Students and Young Professionals Activity: How to write research papers and grant proposals

Organised by the IEEE Computational Intelligence Society Students Activities Sub-Committee

Activity Aim & Talks

In this virtual activity, three speakers will share their experience and suggestions of writing research papers and grant proposals, followed by Q&A.

Talk: How to Write Research Papers?

Speaker: Prof. Xin Yao, Southern University of Science and Technology, China.

Abstract: The title of this talk is a question that is impssible to answer correctly. In fact, it is not even an appropriate question to ask in the first place. Unfortunately, I am stuck with this title because I am incapable of coming up with a better one. In this talk, I will first explain why this is not an ideal question to ask. Then I will share some of my own experiences of doing research and reporting research outcomes. Some of these experiences have taught me what not to do, in addition to what I should have done.
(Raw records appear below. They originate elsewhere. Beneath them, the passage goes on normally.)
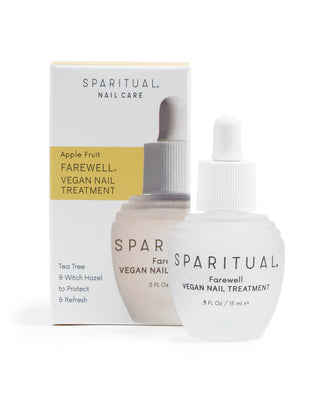 SpaRitual Farewell Vegan Nail Treatment - Protect, Soothe And Refresh - Healthy Nails - 0.5 Fl Oz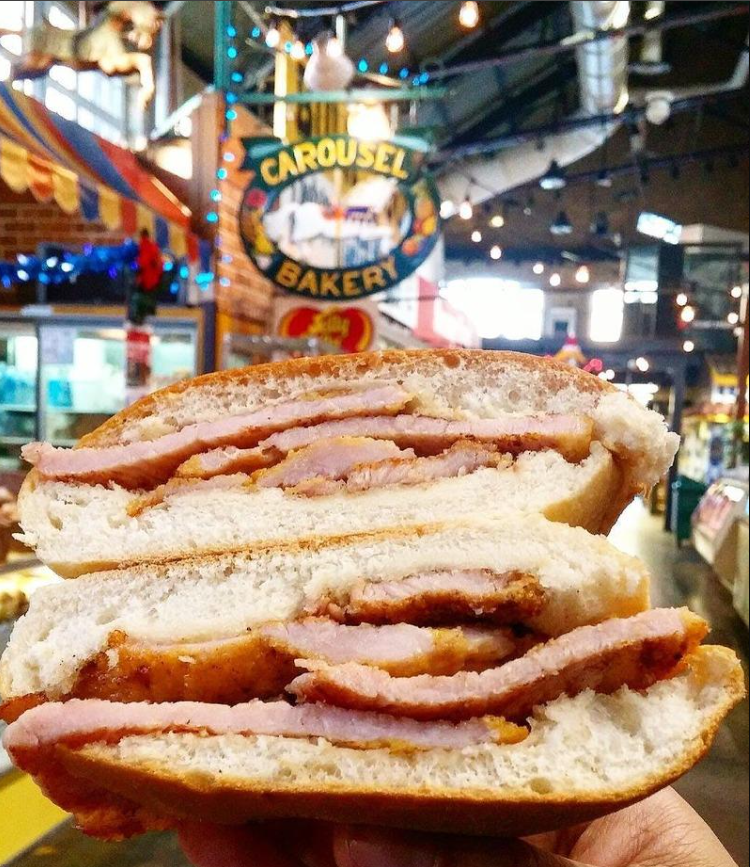 famous food in toronto canada
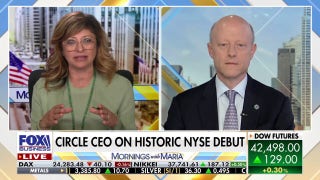 Stablecoin issuer Circle makes historic debut on NYSE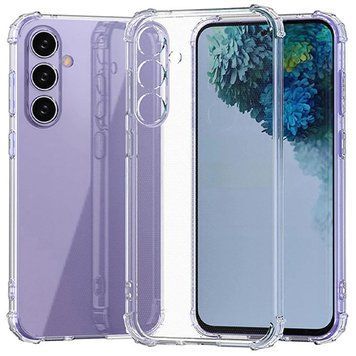 TPU чохол GETMAN Ease посилені кути Full Camera для Samsung Galaxy S24 FE 555-02484 фото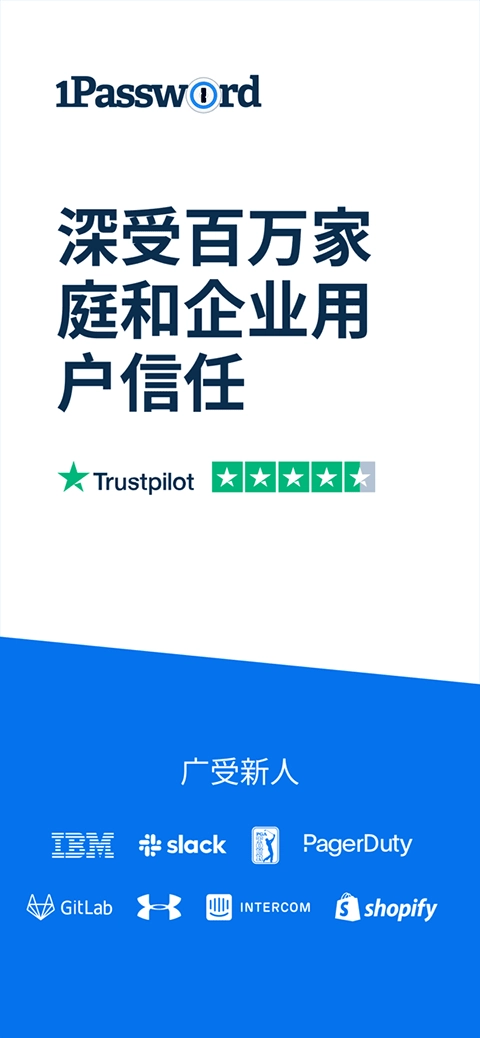 1password图1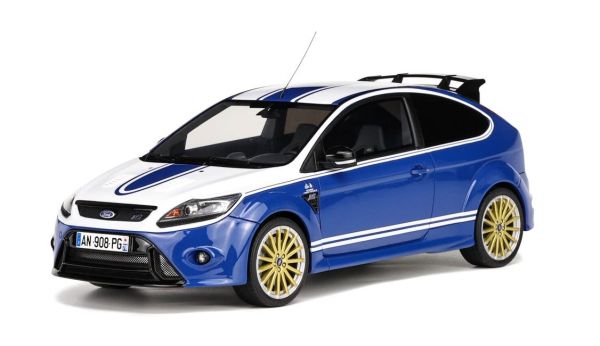 OT1010 - FORD FOCUS MK2 RS LE MANS bleu 2010 - 1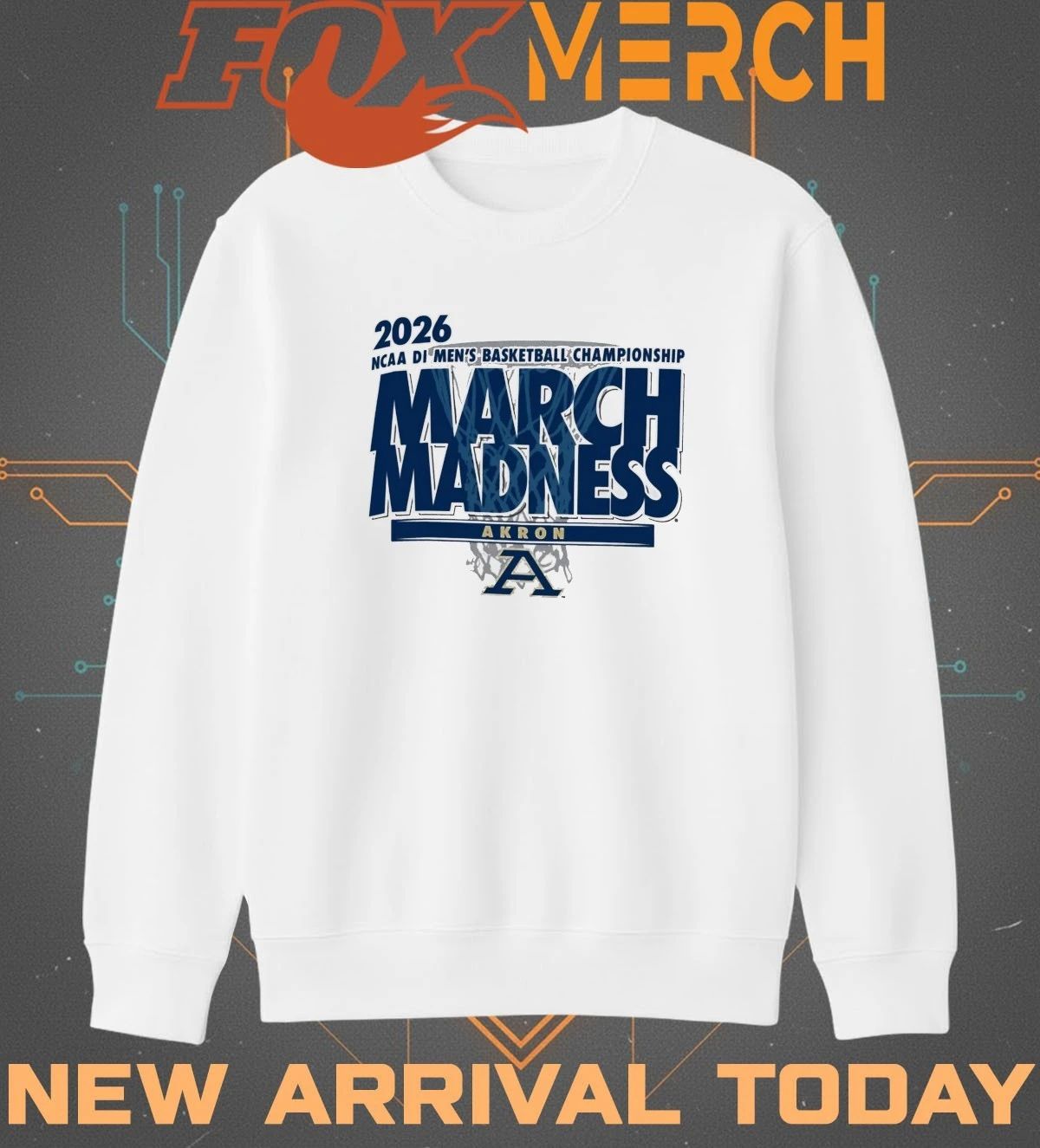 Akron Zips 2026 NCAA DI Men’s Basketball Championship March Madness t-shirt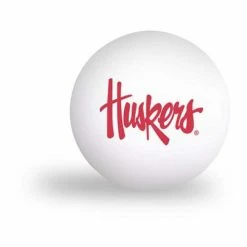 College Golf & Sports Equipment Wincraft Nebraska Cornhuskers 6 Pack Ping Pong Balls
Finally, a few random remarks will be made.

Talk: Securing Research Funding, for PhD students and Post Docs

Speakers: Prof. Carola Doerr and Dr. Martin Krejca, Sorbonne Université, CNRS, LIP6, Paris, France.
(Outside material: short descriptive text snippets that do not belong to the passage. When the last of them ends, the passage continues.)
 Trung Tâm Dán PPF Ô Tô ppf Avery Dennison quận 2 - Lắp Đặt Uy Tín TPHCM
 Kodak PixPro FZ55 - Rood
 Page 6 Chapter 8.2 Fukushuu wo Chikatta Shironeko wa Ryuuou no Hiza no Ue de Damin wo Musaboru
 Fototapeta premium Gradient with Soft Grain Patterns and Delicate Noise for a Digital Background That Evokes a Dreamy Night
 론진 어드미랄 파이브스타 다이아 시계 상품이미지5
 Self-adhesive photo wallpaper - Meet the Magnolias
Abstract: Almost every researcher needs to apply for research funding at some point in their career. In this presentation, we will 1) provide an overview of major grant types for PhD and PostDoc positions, for research visits, and conference attendance, 2) discuss best practices for contacting potential hosts, and 3) share best practices for how to write a good grant proposal. The presentation will have a strong focus on European funding schemes, but we will do our best to collect and to make available relevant information for funding opportunities for other regions. Such a list will be linked from the homepage of Carola, available at

Activity Co-chairs

Dr. Jialin Liu, Southern University of Science and Technology, China.

Dr. Chao Qian, Nanjing University, China.
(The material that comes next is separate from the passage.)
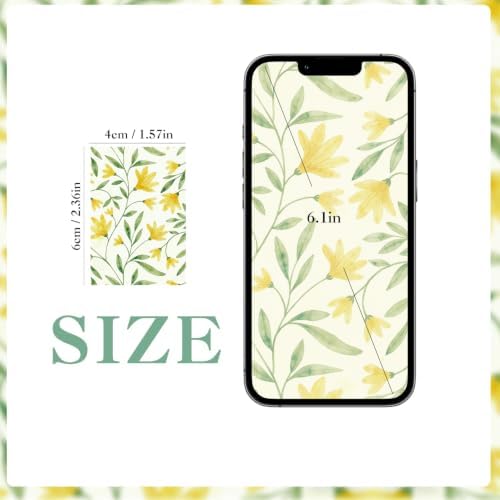 12 Sets 600 Sheets Vintage Floral Stickers, Aesthetic Sticker Book for Journaling, Different Flower Themes Scrapbook Supplies Ideal DIY Decorative Gifts for Women Girls Adults Teens Junk Journal - Image 5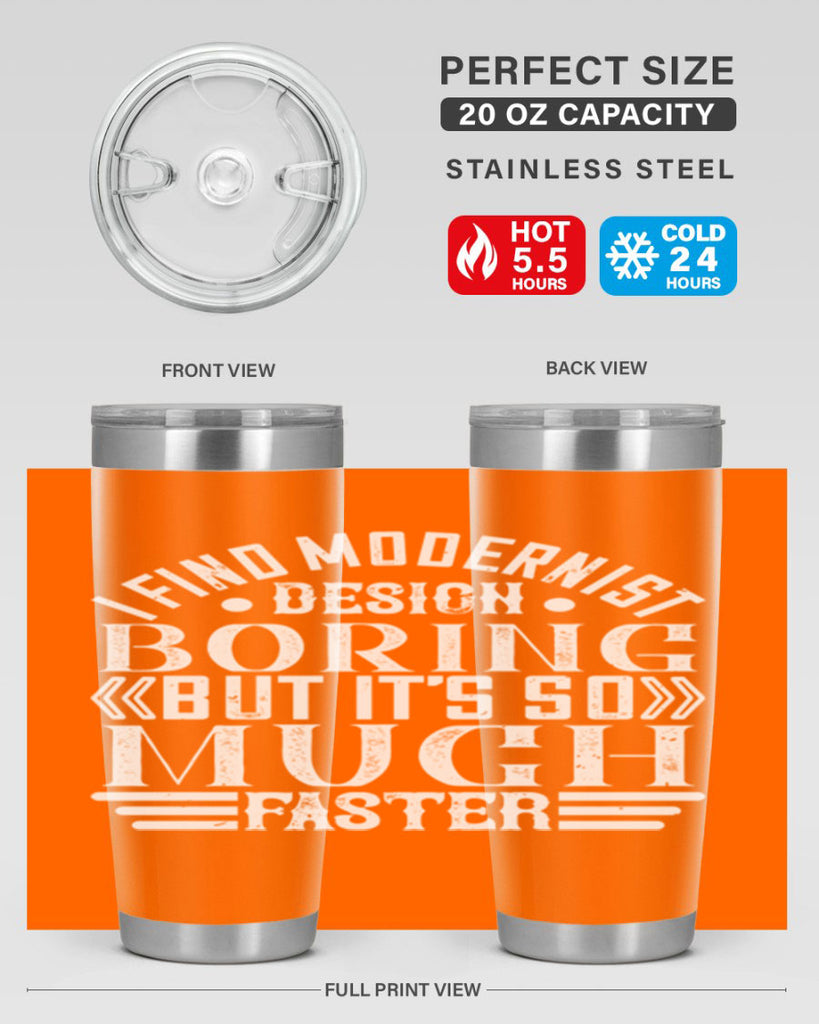 I find modernist design boring but its so much faster Style 33#- architect- tumbler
Dr. Harith AI-Sahaf, Victoria University of Wellington, New Zealand.

Meet the Speakers

Xin Yao is a Chair Professor of Computer Science at the Southern University of Science and Technology, Shenzhen, China, and a part-time professor at the University of Birmingham, UK. His major research interests include evolutionary computation, ensemble learning and search-based software engineering. He is an IEEE fellow, a former (2014-15) president of IEEE Computational Intelligence Society and a former (20003-08) Editor-in-Chief of IEEE Transactions on Evolutionary Computation. His research work won the 2001 IEEE Donald G. Fink Prize Paper Award, 2010, 2016 and 2017 IEEE Transactions on Evolutionary Computation Outstanding Paper Awards, 2010 BT Gordon Radley Award for Best Author of Innovation (Finalist), 2011 IEEE Transactions on Neural Networks Outstanding Paper Award, and other best paper awards. He received a Royal Society Wolfson Research Merit Award in 2012, the IEEE CIS Evolutionary Computation Pioneer Award in 2013, and the 2020 IEEE Frank Rosenblatt Award

Carola Doerr, formerly Winzen, is a permanent CNRS researcher at Sorbonne University in Paris, France. Carola obtained her habilitation from Sorbonne University in 2020, her PhD from Saarland University and the Max Planck Institute for Informatics in 2011, and her diploma in Mathematics from Kiel University in 2007. Prior to her current position she was a PostDoc at Université de Paris, funded through a fellowship of the Alexander von Humboldt foundation. Carola’s main research activities are in the analysis of black-box optimization algorithms, both by mathematical and by empirical means.

Martin Krejca received a B.Sc. and M.Sc. from the University of Jena, Germany, and a PhD from the University of Potsdam, Germany. Currently, he is a postdoc at Sorbonne University, funded by the prestigious Paris Region Fellowship Programme. He is experienced in receiving PhD and travel scholarships, and he also co-authored a successful application to the German Research Foundation. His research interests involve the theoretical analysis of randomized processes, especially randomized search heuristics.